Cowherd’s in(s)ane theory that great defenders by definition have good character is really out of left field and completely unsupported by any sort of historic or current evidence. The attack on Carmelo Anthony, who is not reputed as a consistent defender, is so bizarre. Is Cowherd implying Melo is of poor character because he’s primarily a scorer? On what basis? The idea that playing style is a proxy for a man’s heart is very dangerous. Instead of judging people on their actions (good and bad), Cowherd is suggesting we judge them by their skill and effort in one aspect of basketball.
Which, of course, is exactly what Cowherd did from 2010 through Monday.
“If you play real defense in this league, you’ve got character.” Spare me. Defense in basketball is an actual skill relying on physical attributes (both innate and developed), consistent effort and mental acuity. Some players, like Steve Nash, lack the physical attributes necessary to defend well. (Nash’s lateral quickness was always a problem, and he lacked explosiveness and length.) Some players, like Dirk Nowitzki, are too taxed on offense to afford maximum effort on defense. (This applies especially to the late-aughts Dallas teams where other Mavericks handled defense on his behalf.) Some, especially youngsters like early Kevin Durant, just need time to figure out how to best defend in the NBA.
No one would argue Nash, Dirk or KD — all poor defenders at times in their career — have poor character. So why a young Wall? Why Melo?
“If you play real defense in this league, you’ve got character.” Tell that to Ruben Patterson, Dennis Rodman, Lance Stephenson. Or actually, tell that to the nanny Patterson allegedly attempted to rape, the multiple women Rodman allegedly abused and the woman Stephenson allegedly threw down a flight of stairs. John Wall doesn’t have character because he plays defense, and he doesn’t play defense because he has good character. John Wall has character because he is a good human, as he has apparently been his entire adult life. He plays good defense because he has the physical attributes, mental acuity and consistent effort required of good NBA defenders. It’s really not that that hard to understand.

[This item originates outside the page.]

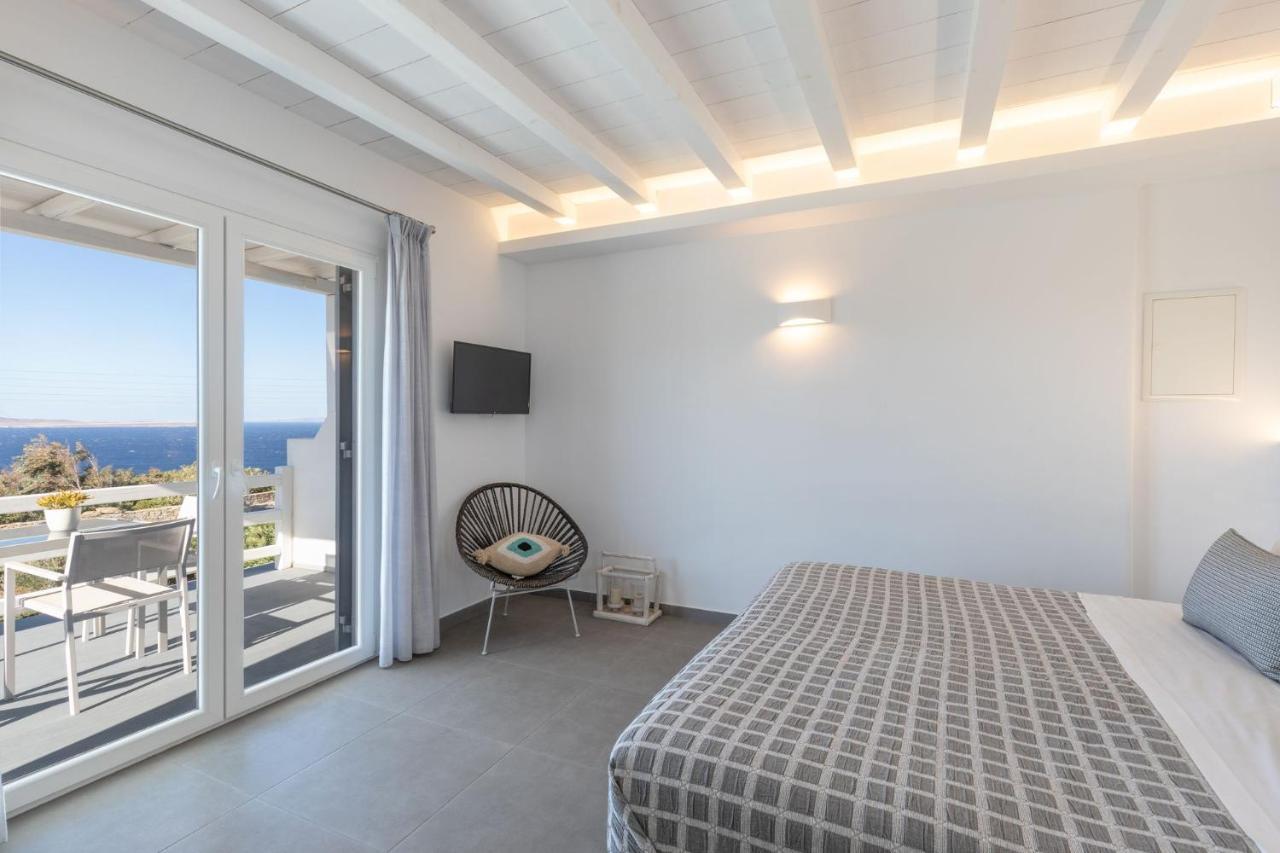Sea Wind Villas And Suites Tourlos Extérieur photo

Style of play and quality of production in sports say absolutely nothing about a person’s character. MVPs aren’t saints, scrubs aren’t thugs, defenders aren’t angels and scorers aren’t scourges. There is no connection to how well someone does their job and how good a person they are. None.

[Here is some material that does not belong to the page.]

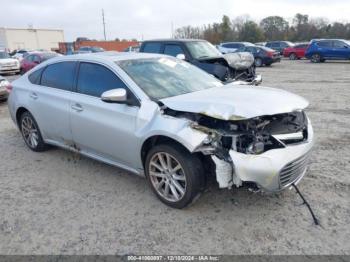  Salvage Toyota Avalon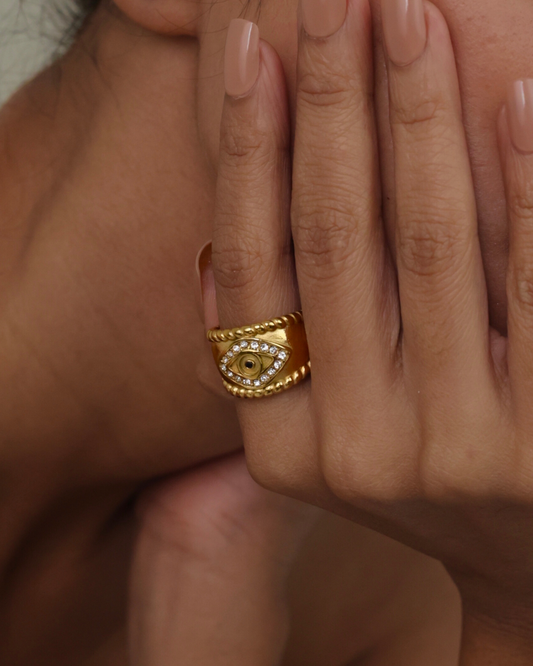 Evil Eye Ring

This is all beside the point of course, because Cowherd’s half-hearted walkback is four years too late. The time for Colin Cowherd to backpedal on his stupid comments about Wall, Wall’s head, Wall’s dad and Wall’s heart was the second he made them. Nothing has changed about John Wall’s character in those four years, and Cowherd damn well knows that.
This new theory on how defense is an indicator of character is simply a distraction from the fact that Cowherd’s worldview about human nature is completely worthless and has been proven so in the most comprehensive fashion possible. This isn’t about Cowherd shooting less than 100 percent in his sport of opining. This is about the foundation of his platform imploding.
No wonder he’s groping for a lifeline out of the rubble.